* **Objectives**:
1: Translate this sentence from the passage on understanding HTTP with browsers into Spanish: "Here each individual request will be sent to a server, which will handle it and provides an answer or give the response back."
2: In the passage on understanding HTTP with browsers, which tab is selected after Chrome Developer Tools is opened?
3: From the passage on understanding HTTP with browsers, reproduce verbatim the stretch from "Here each individual" through "all the process).".

* **Text provided**:
Understanding HTTP using Browsers
For understanding what is HTTP and how does it work we need to first understand how the Web Server works and requests go to the server and how the server responds to that request after that we will be able to understand what is HTTP.
HTTP is a client-server protocol that means when a request is sent by any client entity, then the user-agent (That means the proxy number on the behalf of the user) or generally most of the time the user-agent can be a Web browser, but we can say it can be anything (Maybe it is a browser or another application which is sending request threw API), in our case it can be a robot that crawls the Web to populate and maintain a search engine index.
Here each individual request will be sent to a server, which will handle it and provides an answer or give the response back. Here all the process which is happening threw the client and the server there are numerous entities, collectively will be called proxies, which will perform different operations and will act as gateways or caches in the whole process.
Steps for Understanding HTTP using Browsers :
- First, open a new window on Google Chrome on your computer and navigate to the https://www.geeksforgeeks.org/ in the Incognito mode (To avoid inconsistencies due to caching of all the process).
- Then you will open Chrome Developer Tools or will inspect the page both are the same with pressing the keys Ctrl + Shift + i or Cmd + Shift + i in the browser window and then select the Network tab.
- Now press F5 for Refreshing the page to start the recording network activities from Chrome and observe the HTTP requests made to load the website.

* **Listed entries**:
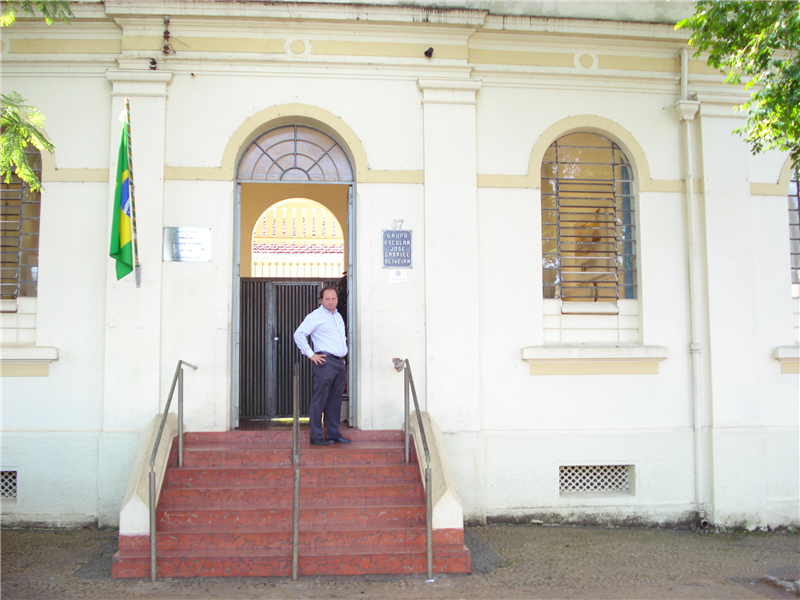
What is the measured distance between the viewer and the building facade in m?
6.66

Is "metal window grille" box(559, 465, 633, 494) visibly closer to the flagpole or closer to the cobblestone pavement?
the cobblestone pavement

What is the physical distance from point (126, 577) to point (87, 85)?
5135 mm

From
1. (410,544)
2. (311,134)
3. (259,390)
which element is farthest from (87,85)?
(410,544)

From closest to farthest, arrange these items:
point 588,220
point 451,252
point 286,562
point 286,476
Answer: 1. point 286,562
2. point 286,476
3. point 451,252
4. point 588,220

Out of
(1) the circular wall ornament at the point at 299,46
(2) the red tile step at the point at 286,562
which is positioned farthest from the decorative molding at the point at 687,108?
(2) the red tile step at the point at 286,562

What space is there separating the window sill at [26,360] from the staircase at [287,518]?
1834mm

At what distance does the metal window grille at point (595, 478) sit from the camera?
701 cm

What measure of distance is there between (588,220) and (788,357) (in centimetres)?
279

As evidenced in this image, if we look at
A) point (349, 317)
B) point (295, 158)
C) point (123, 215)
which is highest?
point (295, 158)

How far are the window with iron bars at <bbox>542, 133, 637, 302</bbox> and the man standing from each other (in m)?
2.67

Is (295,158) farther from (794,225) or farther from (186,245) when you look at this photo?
(794,225)

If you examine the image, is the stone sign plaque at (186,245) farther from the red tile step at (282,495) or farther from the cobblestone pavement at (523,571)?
the cobblestone pavement at (523,571)

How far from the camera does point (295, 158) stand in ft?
23.7

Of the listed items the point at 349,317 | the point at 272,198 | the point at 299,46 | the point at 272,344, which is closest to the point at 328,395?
the point at 349,317
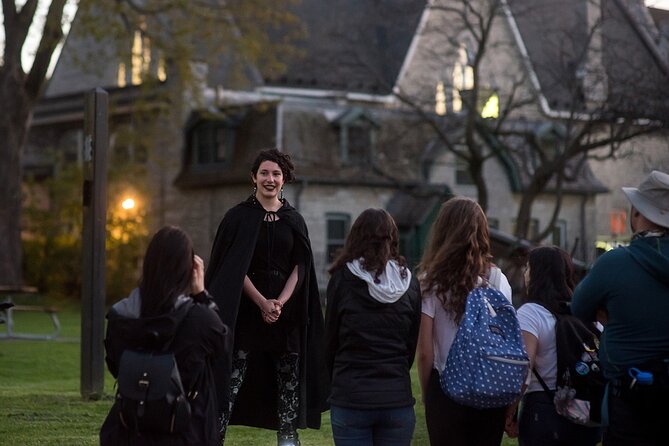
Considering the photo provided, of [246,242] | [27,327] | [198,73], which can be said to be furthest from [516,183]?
[246,242]

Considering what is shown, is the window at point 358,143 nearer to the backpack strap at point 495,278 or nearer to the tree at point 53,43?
the tree at point 53,43

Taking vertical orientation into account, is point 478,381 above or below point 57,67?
below

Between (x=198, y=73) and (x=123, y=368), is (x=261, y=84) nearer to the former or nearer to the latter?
(x=198, y=73)

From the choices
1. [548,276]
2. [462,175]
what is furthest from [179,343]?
[462,175]

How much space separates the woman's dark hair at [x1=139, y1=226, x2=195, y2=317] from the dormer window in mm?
38897

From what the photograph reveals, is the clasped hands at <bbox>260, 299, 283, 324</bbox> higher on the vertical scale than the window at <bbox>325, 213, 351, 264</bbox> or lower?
higher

* **Answers for this exercise**:
1: Aquí, cada solicitud individual se enviará a un servidor, que la gestionará y proporcionará una respuesta o devolverá la respuesta.

2: The Network tab.

3:
Here each individual request will be sent to a server, which will handle it and provides an answer or give the response back. Here all the process which is happening threw the client and the server there are numerous entities, collectively will be called proxies, which will perform different operations and will act as gateways or caches in the whole process.
Steps for Understanding HTTP using Browsers :
- First, open a new window on Google Chrome on your computer and navigate to the https://www.geeksforgeeks.org/ in the Incognito mode (To avoid inconsistencies due to caching of all the process).